Ervin Dezso
Sonstige - andere
* Bratislava, 15. März 1913 – † Cluj-Napoca, 15. September 1995 / Ingenieur, Physiker; Schriftsteller, Universitätsprofessor; Da sein Vater Eisenbahningenieur und technischer Berater war, zog die Familie häufig um. Aus diesem Grund absolvierte er seine Grund- und Sekundarschulbildung in verschiedenen Städten (Lugos, Kaposvár, Hatvan, Szeged, Székesfehérvár). 1939 erwarb er ein Diplom in Elektrotechnik an der Technischen Universität József Nádor in Budapest und arbeitete anschließend während seines Militärdienstes (1939–1941) als Geodät. Zwischen 1941 und 1945 war er Assistenzprofessor am Physikalischen Institut der Technischen Universität Budapest und forschte auf dem Gebiet der Molekülspektroskopie. Im Herbst 1944 wurde das optische Labor getroffen. Nach der Belagerung reiste er im März 1945 nach Cluj-Napoca, wo Verwandte seiner Frau lebten. Er nahm eine Stelle an, wurde Konstruktionsingenieur in der örtlichen Schuhfabrik Dermata und lehrte ab 1948 bis zu seiner Pensionierung 1978 als Universitätsprofessor an der Bolyai- und der Babeș-Bolyai-Universität.
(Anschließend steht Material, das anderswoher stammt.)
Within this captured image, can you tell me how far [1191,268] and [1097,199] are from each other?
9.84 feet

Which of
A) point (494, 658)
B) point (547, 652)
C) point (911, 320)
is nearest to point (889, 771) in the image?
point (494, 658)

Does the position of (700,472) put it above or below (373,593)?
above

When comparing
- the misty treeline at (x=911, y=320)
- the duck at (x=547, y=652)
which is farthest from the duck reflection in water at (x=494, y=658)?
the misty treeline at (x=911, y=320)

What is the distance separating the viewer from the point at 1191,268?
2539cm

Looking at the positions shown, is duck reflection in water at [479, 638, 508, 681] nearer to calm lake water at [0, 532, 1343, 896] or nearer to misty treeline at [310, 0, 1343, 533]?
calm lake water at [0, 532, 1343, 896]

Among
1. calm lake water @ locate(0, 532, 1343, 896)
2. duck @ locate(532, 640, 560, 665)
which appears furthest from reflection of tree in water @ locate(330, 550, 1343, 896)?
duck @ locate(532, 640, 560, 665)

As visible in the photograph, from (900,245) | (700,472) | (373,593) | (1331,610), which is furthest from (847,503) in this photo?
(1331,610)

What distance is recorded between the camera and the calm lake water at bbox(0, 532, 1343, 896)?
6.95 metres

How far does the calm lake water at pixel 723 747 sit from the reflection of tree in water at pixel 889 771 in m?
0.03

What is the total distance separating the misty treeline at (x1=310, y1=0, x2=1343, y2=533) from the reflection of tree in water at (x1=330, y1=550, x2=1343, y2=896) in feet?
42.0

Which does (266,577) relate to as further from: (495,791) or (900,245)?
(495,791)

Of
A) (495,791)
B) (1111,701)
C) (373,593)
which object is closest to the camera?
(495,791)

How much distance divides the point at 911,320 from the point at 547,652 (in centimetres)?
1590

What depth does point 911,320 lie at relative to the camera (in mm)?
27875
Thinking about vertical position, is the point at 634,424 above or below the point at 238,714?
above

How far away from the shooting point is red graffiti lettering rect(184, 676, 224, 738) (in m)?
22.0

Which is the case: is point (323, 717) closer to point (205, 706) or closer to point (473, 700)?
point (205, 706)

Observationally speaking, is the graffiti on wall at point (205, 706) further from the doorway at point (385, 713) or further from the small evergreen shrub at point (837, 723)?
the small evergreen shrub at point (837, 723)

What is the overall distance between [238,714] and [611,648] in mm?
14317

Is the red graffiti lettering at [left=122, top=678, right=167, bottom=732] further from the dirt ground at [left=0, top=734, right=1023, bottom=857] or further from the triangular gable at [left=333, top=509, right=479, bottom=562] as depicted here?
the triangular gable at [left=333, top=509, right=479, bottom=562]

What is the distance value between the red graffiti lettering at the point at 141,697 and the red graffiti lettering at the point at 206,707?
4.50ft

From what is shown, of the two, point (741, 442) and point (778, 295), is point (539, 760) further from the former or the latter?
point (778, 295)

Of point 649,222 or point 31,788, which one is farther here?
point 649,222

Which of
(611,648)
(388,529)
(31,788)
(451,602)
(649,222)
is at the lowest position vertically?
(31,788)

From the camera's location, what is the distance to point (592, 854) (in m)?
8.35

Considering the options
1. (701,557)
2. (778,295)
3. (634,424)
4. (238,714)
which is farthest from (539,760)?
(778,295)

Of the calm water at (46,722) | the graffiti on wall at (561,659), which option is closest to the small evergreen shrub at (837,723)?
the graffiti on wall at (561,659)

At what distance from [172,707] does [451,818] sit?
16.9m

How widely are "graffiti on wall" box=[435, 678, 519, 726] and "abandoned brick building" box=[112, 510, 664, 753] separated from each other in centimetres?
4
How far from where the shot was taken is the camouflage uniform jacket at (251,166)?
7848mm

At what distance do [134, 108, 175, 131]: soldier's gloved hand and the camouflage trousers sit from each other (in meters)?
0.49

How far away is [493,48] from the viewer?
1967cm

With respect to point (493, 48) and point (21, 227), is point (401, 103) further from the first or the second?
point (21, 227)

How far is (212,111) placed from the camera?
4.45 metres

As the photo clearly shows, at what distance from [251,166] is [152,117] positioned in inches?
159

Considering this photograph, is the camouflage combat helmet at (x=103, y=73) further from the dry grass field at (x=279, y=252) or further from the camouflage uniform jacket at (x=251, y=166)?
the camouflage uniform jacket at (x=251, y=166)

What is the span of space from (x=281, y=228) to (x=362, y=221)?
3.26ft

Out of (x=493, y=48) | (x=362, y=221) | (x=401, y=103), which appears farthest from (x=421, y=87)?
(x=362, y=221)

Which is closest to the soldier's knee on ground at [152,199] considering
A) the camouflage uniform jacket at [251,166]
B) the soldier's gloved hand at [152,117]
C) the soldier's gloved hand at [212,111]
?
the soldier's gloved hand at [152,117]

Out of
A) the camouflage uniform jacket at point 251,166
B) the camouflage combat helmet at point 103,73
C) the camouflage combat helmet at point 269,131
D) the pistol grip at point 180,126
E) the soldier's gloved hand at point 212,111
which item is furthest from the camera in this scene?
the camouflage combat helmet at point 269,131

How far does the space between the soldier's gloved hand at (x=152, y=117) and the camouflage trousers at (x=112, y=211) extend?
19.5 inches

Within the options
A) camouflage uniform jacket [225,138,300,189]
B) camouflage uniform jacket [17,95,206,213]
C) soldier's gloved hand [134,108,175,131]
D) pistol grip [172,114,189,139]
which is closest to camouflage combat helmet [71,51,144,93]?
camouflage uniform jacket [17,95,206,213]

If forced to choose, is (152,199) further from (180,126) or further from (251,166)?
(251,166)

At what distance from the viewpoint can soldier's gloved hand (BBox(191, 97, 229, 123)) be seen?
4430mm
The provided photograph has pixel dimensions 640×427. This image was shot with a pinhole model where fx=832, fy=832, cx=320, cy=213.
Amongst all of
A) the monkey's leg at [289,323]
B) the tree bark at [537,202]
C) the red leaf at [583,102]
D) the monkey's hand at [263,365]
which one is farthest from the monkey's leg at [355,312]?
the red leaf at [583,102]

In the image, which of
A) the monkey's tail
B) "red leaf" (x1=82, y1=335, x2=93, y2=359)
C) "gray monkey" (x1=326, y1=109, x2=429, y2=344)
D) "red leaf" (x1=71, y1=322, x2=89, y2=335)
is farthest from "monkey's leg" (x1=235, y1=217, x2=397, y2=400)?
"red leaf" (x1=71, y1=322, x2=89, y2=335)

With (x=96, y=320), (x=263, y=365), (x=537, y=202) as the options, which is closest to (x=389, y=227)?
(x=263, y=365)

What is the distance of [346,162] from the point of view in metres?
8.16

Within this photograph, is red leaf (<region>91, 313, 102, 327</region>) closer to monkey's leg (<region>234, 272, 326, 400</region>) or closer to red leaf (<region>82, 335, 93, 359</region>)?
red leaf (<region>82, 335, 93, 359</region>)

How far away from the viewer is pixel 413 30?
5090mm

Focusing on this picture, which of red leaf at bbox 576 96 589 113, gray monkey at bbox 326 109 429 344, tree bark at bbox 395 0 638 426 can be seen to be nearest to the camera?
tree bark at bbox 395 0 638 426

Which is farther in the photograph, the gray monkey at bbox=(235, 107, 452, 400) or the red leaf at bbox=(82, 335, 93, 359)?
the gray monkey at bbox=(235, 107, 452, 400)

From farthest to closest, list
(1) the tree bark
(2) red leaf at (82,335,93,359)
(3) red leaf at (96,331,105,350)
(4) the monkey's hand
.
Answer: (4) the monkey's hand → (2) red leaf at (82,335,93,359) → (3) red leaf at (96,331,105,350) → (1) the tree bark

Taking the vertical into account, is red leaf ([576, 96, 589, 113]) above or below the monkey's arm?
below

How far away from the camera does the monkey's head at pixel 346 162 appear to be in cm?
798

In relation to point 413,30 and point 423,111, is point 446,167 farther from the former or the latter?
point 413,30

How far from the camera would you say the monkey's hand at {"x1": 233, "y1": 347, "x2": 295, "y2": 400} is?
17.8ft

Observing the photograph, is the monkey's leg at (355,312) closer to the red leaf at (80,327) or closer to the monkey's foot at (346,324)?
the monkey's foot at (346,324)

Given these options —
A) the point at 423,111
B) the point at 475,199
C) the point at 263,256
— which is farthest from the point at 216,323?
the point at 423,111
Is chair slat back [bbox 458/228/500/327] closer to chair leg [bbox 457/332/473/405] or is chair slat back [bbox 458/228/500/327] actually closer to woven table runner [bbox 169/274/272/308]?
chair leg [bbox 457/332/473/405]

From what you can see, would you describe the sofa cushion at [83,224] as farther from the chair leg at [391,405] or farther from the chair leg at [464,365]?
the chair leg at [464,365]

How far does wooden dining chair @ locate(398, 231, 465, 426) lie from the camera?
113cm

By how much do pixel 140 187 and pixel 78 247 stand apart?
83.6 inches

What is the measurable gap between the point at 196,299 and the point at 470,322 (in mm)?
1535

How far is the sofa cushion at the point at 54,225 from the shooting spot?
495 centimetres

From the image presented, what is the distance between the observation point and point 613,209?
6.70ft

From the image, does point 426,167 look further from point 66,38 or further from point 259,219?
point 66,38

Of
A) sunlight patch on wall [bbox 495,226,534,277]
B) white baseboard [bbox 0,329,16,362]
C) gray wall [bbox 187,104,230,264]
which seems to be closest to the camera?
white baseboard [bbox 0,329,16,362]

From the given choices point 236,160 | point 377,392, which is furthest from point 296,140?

Anfangs unterrichtete er zahlreiche Fächer (Thermodynamik, Optik, Elektrizität, Kernphysik, Astronomie und Philosophie). Nach der Fusion der rumänischen und ungarischen Universitäten 1959 hatte er jahrelang Schwierigkeiten, auf Rumänisch zu lehren, durfte aber später wieder einige Fächer auf Ungarisch unterrichten. Er ist Autor wissenschaftlicher und technischer Artikel. Von 1954 bis 1964 war er Mitherausgeber der „Mathematical and Physical Journals“. Seine Artikel zu Physik und Physiologie wurden in Fachzeitschriften veröffentlicht. Seine bedeutendste Studie zum internen photoelektrischen Effekt von Metallen wurde in der Physical Review (1978/7) veröffentlicht. Er verfasste auch Artikel zu philosophischen Themen. Sein Sohn, Gábor Dezső (1947–2006), war Mathematiker und Dozent in Cluj-Napoca. Seine Hauptwerke: Mehr Licht! (Jugendpublikation, rumänisch, 1968), 1963; Aufzeichnungen einer Reise nach Schweden, 1969 (Manuskript); Zwei Paare, vier Wissenschaftler, drei Nobelpreise (Sammlung), 1970; Der Laserstrahl, 1972; Bewegung, Kraft, Energie, 1980.